Es fácil hacer flotar la mierda ajena, pero las acusaciones son familiares: propaganda, expolio o apropiación. En España tuvo lugar la primera batalla de esa Segunda Guerra Mundial y provocó su mayor revolución social en cinco siglos. Pisos, lujosos o no, tierras, fábricas, tiendas, negocios, cátedras o clubes deportivos cambiaron de propietario. También, 140.000 desaparecidos y 30.000 niños robados, la apropiación de la vida y el expolio de la muerte. Para contextualizar el número, en Argentina hubo 500 niños robados y solo hay un país en el mundo con más fosas comunes por abrir: Camboya.

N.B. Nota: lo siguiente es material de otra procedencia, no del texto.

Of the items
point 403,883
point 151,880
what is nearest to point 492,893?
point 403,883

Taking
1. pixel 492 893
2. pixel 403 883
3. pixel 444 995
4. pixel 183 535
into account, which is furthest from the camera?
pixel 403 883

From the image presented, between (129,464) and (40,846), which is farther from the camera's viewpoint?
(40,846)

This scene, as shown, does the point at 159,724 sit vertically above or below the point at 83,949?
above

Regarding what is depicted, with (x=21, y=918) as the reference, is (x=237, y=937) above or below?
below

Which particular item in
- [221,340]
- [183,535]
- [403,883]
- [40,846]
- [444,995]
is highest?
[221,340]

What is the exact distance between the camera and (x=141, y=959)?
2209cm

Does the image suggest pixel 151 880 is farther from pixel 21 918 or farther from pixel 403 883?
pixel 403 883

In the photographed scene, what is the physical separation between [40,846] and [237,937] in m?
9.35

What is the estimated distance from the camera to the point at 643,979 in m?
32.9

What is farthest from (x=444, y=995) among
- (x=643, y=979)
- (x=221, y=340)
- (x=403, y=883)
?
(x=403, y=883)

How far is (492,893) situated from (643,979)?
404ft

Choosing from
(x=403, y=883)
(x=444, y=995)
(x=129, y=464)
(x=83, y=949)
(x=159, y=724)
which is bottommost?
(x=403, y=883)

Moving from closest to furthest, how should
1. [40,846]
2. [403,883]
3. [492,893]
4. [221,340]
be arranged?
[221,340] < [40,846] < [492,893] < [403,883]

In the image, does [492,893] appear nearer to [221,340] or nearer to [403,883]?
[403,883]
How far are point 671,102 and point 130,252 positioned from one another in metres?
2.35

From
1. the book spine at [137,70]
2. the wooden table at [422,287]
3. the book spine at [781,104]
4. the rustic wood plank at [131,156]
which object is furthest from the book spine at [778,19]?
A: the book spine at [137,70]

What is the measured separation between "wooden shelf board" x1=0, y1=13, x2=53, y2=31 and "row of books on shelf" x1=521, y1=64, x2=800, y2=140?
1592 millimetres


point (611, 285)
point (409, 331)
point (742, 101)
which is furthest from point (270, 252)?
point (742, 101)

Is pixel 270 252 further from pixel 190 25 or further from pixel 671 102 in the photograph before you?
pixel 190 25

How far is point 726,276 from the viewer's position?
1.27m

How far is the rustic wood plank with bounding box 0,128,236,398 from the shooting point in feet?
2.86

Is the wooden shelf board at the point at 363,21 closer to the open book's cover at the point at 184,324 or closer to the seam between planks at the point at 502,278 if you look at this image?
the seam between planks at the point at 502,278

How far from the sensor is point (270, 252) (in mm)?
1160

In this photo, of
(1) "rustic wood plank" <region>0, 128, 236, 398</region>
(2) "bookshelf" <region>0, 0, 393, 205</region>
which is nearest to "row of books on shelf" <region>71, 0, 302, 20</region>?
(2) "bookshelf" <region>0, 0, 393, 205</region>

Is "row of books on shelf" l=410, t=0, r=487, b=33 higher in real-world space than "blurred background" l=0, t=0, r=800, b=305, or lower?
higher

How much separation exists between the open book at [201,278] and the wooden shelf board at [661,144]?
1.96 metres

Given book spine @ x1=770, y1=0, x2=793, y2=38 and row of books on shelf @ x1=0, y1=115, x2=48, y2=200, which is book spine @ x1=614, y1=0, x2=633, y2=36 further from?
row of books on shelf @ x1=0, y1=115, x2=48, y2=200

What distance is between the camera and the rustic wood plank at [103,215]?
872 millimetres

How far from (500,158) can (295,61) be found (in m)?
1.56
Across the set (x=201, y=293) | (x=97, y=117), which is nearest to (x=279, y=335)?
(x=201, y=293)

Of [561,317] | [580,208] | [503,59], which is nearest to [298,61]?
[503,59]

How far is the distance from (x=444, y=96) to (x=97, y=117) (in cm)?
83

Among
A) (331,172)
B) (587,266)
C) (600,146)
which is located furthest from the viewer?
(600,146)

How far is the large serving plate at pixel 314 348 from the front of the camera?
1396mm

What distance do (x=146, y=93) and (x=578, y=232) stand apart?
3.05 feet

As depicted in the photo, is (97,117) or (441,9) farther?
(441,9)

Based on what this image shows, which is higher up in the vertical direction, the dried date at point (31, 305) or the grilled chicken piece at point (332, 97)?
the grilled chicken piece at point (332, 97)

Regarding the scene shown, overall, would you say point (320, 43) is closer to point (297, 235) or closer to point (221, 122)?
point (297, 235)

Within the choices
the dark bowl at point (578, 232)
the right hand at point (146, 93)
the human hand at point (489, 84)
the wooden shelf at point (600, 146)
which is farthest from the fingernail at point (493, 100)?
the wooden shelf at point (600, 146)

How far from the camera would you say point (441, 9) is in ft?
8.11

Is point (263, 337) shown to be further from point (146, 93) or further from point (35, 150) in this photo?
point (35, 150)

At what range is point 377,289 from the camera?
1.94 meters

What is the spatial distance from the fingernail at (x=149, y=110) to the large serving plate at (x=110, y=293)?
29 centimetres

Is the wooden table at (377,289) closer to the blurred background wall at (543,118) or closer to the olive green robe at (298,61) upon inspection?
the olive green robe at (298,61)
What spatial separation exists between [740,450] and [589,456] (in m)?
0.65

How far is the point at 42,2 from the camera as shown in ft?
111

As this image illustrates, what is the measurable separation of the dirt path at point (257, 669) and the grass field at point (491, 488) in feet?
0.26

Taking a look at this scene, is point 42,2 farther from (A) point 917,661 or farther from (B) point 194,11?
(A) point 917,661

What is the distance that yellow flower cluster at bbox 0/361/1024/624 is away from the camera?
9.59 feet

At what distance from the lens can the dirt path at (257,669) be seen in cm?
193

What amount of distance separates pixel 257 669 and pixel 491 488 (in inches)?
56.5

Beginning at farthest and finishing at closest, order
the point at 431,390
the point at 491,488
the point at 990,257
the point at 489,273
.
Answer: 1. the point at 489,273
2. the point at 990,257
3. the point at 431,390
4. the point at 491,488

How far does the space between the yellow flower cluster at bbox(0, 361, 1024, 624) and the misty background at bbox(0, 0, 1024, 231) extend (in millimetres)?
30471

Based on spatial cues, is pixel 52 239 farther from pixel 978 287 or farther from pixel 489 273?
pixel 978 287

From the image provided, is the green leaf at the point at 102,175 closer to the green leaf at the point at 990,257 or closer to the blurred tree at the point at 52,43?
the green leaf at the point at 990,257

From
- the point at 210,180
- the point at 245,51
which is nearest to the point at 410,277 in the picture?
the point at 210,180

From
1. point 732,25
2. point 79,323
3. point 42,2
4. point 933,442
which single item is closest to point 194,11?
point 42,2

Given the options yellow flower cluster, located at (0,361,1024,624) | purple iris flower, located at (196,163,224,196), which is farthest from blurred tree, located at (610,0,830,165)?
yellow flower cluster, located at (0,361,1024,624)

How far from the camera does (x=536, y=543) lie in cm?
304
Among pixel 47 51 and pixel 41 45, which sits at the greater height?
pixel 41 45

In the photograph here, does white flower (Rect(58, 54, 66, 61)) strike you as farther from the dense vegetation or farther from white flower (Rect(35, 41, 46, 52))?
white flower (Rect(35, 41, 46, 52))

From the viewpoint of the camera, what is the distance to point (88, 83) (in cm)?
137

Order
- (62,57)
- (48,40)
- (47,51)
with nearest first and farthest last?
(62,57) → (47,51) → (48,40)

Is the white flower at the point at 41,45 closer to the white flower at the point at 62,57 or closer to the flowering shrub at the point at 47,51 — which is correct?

También, hubo gente que traficó con salvoconductos y con medicinas.

España está llena de gente como González-Ruano y la Transición se basó en respetar su expolio, garantizar su impunidad y venerar su memoria a cambio de que hicieran una cesión parcial del poder. Escupir en la tumba de González-Ruano es un ejercicio frívolo si se mira como una historia ajena y solo adquiere sentido si se asume como propia, si se amplia a todos los gonzalez-ruano que hay, si se admite que España es un país hecho de esa materia prima y que el periodismo de hoy participa activamente de ella, defendiendo vivamente el olvido, la infamia y la impunidad.